I will say one thing on behalf of us Yanks though. If the new Poison Frogs book is an indication of the state-of-the-art in Europe for exploiting ecosystem processes inside vivaria, I think we are leading the charge there. I saw several things glossed over as relatively unimportant in that book which I think can have a significant impact on the functioning of the vivarium ecosystem.


----------



## flyangler18 (Oct 26, 2007)

> I saw several things glossed over as relatively unimportant in that book which I think can have a significant impact on the functioning of the vivarium ecosystem.


Brent,

Can you expand on this a bit? I haven't yet seen the book you are referencing, but I'm interested in knowing what areas in the European hobby are deficient or underdeveloped in reference to vivarium ecological processes.


----------



## skylsdale (Sep 16, 2007)

> as for spending more money on the tanks: in Belgium and the Netherlands, well-designed front opening vivs are actually cheaper than the (for dartfrogs) not-so-perfect exoterra ones.

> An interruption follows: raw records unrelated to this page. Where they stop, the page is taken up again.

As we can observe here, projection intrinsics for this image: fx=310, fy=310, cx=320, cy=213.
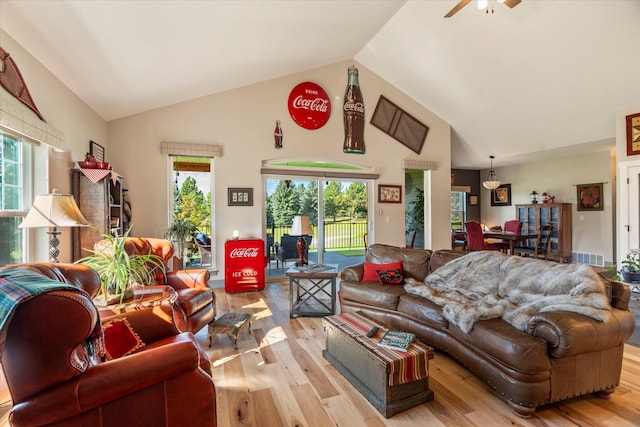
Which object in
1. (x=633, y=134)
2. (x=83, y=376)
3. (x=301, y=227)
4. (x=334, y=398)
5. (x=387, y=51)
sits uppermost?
(x=387, y=51)

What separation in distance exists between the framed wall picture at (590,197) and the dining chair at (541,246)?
1.08 meters

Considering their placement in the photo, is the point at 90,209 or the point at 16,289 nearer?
the point at 16,289

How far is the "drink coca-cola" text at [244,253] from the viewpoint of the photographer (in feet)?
15.9

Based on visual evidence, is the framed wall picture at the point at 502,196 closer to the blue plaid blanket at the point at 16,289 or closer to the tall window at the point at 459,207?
the tall window at the point at 459,207

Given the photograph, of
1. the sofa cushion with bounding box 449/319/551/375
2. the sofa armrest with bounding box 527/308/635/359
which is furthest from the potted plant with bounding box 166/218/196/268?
the sofa armrest with bounding box 527/308/635/359

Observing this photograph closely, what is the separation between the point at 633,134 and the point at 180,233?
688 centimetres

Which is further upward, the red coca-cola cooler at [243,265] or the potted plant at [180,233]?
the potted plant at [180,233]

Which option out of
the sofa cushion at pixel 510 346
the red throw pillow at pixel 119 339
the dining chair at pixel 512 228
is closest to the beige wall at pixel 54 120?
the red throw pillow at pixel 119 339

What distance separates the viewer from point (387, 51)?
5359 mm

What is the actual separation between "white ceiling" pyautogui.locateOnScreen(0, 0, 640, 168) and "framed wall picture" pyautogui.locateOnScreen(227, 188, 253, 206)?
63.8 inches

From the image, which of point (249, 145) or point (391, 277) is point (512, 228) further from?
point (249, 145)

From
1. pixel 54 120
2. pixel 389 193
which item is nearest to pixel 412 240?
pixel 389 193

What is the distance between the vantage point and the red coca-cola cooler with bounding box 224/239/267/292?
4801 mm

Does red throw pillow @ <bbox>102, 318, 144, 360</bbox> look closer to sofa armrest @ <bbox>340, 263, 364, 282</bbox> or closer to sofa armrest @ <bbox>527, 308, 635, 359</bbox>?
sofa armrest @ <bbox>340, 263, 364, 282</bbox>
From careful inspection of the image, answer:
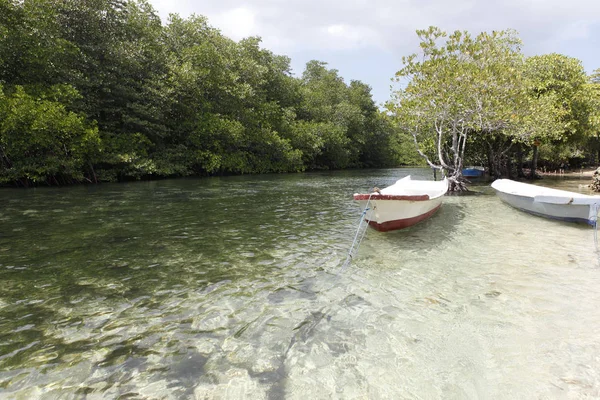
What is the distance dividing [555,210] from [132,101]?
111 feet

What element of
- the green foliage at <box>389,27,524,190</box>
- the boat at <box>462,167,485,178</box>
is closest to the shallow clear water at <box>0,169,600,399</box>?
the green foliage at <box>389,27,524,190</box>

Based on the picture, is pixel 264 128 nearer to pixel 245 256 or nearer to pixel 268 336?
pixel 245 256

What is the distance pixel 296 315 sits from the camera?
4719 millimetres

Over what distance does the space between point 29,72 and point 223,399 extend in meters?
29.6

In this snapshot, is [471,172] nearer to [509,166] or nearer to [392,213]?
[509,166]

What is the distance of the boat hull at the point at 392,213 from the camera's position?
8812mm

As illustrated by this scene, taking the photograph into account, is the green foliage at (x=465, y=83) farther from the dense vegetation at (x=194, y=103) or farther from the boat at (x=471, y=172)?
the boat at (x=471, y=172)

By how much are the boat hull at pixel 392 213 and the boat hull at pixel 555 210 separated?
4.65 metres

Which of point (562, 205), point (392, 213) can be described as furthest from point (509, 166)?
point (392, 213)

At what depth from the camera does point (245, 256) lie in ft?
24.4

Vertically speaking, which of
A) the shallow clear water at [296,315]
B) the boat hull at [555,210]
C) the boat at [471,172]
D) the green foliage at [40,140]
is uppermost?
the green foliage at [40,140]

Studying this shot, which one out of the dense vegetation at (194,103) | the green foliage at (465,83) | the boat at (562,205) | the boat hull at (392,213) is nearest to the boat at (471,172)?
the dense vegetation at (194,103)

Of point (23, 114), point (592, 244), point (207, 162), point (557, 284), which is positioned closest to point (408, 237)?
point (557, 284)

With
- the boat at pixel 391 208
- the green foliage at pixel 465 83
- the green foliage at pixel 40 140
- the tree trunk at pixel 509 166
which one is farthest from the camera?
the tree trunk at pixel 509 166
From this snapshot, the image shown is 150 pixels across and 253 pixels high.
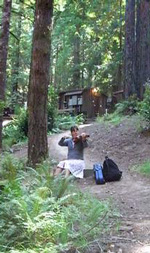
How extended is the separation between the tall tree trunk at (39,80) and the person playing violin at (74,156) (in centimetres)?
55

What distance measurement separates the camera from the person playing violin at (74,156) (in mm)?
8297

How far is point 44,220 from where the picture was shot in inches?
149

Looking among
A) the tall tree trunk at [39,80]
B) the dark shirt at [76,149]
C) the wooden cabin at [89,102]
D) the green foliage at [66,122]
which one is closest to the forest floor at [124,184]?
the dark shirt at [76,149]

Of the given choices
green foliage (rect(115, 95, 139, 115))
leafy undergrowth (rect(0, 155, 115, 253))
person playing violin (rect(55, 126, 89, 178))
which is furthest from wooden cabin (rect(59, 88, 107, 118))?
leafy undergrowth (rect(0, 155, 115, 253))

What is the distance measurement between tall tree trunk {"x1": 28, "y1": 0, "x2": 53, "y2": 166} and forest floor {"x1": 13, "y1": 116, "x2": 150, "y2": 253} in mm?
1335

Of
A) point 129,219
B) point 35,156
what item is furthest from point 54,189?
point 35,156

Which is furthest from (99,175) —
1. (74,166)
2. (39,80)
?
(39,80)

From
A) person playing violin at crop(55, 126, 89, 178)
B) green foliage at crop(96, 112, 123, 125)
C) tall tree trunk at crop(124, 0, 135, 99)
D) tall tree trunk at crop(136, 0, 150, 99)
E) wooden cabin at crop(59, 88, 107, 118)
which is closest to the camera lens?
person playing violin at crop(55, 126, 89, 178)

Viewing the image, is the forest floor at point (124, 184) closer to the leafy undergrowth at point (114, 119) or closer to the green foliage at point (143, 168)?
the green foliage at point (143, 168)

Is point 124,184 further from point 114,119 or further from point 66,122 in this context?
point 66,122

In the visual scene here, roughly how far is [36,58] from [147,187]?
385 centimetres

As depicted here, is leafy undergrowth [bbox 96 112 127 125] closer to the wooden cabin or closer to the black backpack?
the black backpack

So is this more an issue of what builders are asking for them in the states? Because in my experience, a well-designed front opening viv is about the most expensive option available.


----------



## sbreland (May 4, 2006)

Nathalie,
So after reading your comments it left me with two real questions....
1. HOW are the custom builders able to create them so cheaply? Unless things are vastly different over there, buying uncut glass isn't exactly cheap and if you have to cut it... look out. I really want to start building my own, but cost has been rather prohibitive so far... how are they making it cheap?
2. The sloping bottom you are talking about .... is this what you are talking about (borrowed from barbar0's thread)?

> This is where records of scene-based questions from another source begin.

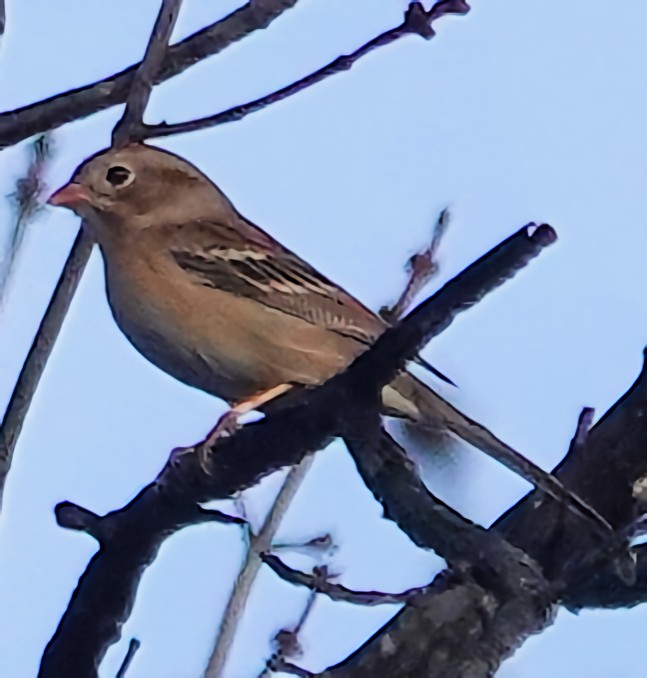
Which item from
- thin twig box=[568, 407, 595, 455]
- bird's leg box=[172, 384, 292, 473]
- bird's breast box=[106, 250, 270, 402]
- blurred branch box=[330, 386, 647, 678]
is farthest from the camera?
bird's breast box=[106, 250, 270, 402]

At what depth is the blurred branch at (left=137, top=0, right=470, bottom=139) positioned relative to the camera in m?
2.73

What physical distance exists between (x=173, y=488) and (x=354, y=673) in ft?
1.51

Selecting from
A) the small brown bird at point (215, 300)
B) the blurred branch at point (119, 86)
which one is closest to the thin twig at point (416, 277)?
the small brown bird at point (215, 300)

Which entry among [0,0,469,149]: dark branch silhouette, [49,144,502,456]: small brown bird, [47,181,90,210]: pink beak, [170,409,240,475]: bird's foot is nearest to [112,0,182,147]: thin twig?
[0,0,469,149]: dark branch silhouette

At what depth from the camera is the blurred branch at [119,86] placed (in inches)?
111

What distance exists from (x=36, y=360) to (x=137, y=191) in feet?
4.87

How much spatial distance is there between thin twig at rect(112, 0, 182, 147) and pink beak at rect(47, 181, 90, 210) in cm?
112

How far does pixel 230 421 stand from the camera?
118 inches

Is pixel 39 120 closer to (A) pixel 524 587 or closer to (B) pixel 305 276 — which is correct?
(B) pixel 305 276

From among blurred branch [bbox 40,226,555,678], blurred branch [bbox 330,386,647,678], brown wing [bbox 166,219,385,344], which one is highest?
brown wing [bbox 166,219,385,344]

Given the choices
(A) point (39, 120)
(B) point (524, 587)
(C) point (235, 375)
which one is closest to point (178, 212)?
(C) point (235, 375)

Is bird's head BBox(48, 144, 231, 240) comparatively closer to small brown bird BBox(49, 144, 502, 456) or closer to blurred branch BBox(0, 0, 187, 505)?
small brown bird BBox(49, 144, 502, 456)

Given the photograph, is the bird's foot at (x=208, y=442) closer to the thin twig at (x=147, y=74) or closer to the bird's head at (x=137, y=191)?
the thin twig at (x=147, y=74)

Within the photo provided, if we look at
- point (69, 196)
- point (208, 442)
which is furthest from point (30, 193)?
point (208, 442)
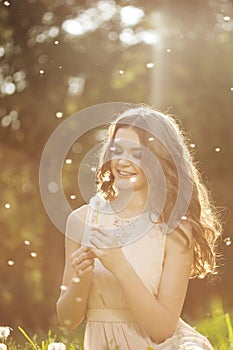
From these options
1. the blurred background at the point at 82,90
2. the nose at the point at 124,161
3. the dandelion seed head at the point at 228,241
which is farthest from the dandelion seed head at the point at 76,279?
the blurred background at the point at 82,90

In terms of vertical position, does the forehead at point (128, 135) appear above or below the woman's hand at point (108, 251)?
above

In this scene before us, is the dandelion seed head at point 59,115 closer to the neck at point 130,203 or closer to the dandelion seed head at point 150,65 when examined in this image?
the dandelion seed head at point 150,65

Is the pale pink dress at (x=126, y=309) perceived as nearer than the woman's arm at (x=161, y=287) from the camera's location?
No

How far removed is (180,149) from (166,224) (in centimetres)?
25

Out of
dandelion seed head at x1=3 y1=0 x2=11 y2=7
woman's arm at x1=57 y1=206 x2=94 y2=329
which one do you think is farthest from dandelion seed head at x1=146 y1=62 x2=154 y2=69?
woman's arm at x1=57 y1=206 x2=94 y2=329

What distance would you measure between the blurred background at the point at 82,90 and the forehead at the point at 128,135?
4.29m

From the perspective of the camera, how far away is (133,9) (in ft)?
24.0

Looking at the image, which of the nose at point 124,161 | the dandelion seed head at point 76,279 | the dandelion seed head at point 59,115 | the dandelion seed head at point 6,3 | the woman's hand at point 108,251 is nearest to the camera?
the woman's hand at point 108,251

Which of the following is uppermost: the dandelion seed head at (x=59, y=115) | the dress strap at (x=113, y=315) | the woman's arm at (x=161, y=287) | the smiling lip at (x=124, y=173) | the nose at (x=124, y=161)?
the dandelion seed head at (x=59, y=115)

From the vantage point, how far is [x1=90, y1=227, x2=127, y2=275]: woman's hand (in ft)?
7.62

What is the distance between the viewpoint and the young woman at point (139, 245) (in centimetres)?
238

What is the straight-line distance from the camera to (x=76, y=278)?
2441mm

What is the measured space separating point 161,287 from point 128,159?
0.39m

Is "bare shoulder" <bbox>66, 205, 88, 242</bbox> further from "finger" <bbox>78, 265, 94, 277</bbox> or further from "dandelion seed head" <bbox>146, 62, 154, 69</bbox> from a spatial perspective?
"dandelion seed head" <bbox>146, 62, 154, 69</bbox>
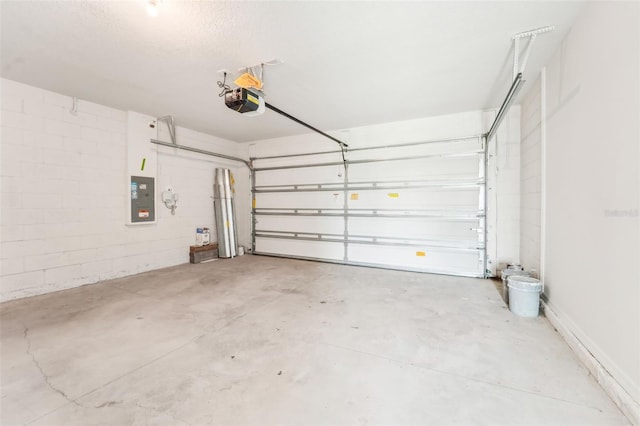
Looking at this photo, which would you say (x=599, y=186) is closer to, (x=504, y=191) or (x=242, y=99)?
(x=504, y=191)

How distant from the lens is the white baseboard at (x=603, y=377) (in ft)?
4.62

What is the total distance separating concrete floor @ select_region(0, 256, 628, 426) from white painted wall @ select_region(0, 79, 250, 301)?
487mm

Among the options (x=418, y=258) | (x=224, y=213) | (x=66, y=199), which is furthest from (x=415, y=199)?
(x=66, y=199)

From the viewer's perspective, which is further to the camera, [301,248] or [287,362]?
[301,248]

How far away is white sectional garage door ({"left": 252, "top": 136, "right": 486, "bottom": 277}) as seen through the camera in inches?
168

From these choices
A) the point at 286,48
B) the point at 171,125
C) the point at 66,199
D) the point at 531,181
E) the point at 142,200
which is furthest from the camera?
the point at 171,125

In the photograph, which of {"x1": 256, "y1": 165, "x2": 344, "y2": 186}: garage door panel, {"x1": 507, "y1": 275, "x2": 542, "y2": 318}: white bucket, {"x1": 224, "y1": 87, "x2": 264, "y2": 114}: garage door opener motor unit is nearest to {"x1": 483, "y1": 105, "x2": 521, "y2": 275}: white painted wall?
{"x1": 507, "y1": 275, "x2": 542, "y2": 318}: white bucket

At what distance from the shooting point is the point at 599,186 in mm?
1826

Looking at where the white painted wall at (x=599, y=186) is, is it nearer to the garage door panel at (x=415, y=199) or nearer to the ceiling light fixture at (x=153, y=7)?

I apparently am not getting it because I just don't understand why the sloping bottom is much better... can you explain?

P.S... sorry, thought of another question... do you know what the name of the material is that the Europeans typically use for the vent material? It looks like metal mesh, but???


----------



## NathalieB (Apr 23, 2007)

I don't know how they can make them so cheap... buying glass in very large quantities I imagine. (or we have a different opinion on "cheap" and the exo-terrathings and aquariums are just really expensive over here).
you have a few full-time terrarium builders who build a lot of them so they must get their glass very cheap.
I once calculated how much the glass would cost me if I build the terrarium myself and only the glass would cost me about 3 times as much as I had to pay for a fully assembled terrarium.

the sloping bottom is to evacuate all the water to the front where most vivs have a drain (you can see the hole for the drain on the picure). it is to keep the substrate on the floor from getting too wet.
in some cases the back is open so you can put a heatmat under the false bottom but I haven't seen this much.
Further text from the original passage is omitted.